Explicit Title Format Performs Worse Than Simple Format (Contradicts Docs)
The documentation states:
"providing a title, if available, will improve model performance"
But testing shows the opposite - simple formats perform up to 18.7% better.
from sentence_transformers import SentenceTransformer, util
model = SentenceTransformer("google/embeddinggemma-300m")
title = "Marketing Manager"
content = "Lead marketing team and drive brand growth."
query = "Marketing Manager"
Compare formats
doc_official = f"title: {title} | text: {content}" # Per docs
doc_simple = f"{title} | {content}" # Simple format
query_prompt = f"task: search result | query: {query}"
q_emb = model.encode(query_prompt)
sim_official = util.cos_sim(q_emb, model.encode(doc_official)).item()
sim_simple = util.cos_sim(q_emb, model.encode(doc_simple)).item()
print(f"Official format: {sim_official:.4f}") # 0.5867
print(f"Simple format: {sim_simple:.4f}") # 0.6961 (+18.7%!)
Official format: 0.5867
Simple format: 0.6961 (+18.7% better!)
Additional Findings
Large-scale eval (500 queries, 80k docs): Official format has 9.3% worse NDCG@100
Title-only documents: Official format loses 17.5% performance when text: is empty
Longer titles suffer more: 60-char titles show bigger performance gaps
Question
Should I use simple concatenation ({title} | {content}) instead of the documented format (title: {title} | text: {content}) for retrieval tasks?
The simple format consistently outperforms. Is this expected behavior or should documentation be updated?

### DATASET RECORDS
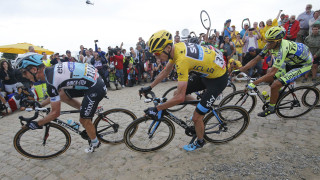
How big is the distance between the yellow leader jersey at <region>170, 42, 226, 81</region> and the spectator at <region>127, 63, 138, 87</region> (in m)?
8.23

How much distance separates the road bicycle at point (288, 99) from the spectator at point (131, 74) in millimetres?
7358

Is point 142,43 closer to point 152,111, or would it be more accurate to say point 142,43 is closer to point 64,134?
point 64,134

...

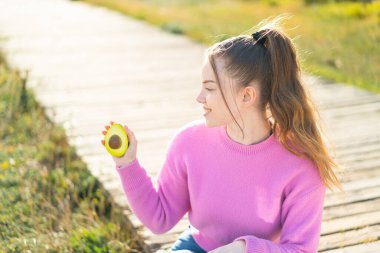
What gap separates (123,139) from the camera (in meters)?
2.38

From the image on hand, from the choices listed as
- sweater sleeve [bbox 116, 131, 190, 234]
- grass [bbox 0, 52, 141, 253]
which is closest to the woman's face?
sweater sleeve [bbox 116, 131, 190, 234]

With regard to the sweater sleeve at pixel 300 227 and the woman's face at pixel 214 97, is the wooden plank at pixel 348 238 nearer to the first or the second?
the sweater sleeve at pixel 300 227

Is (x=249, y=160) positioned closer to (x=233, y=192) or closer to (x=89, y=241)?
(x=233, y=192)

### AIM OF THE EXERCISE
Answer these about the post on embedding title formats:
1. Which model does the code load?
2. How many queries and documents did the large-scale evaluation use?
3. By what percentage does the official format's performance drop for title-only documents?

### EXERCISE RESULT
1. google/embeddinggemma-300m
2. 500 queries and 80k documents
3. 17.5%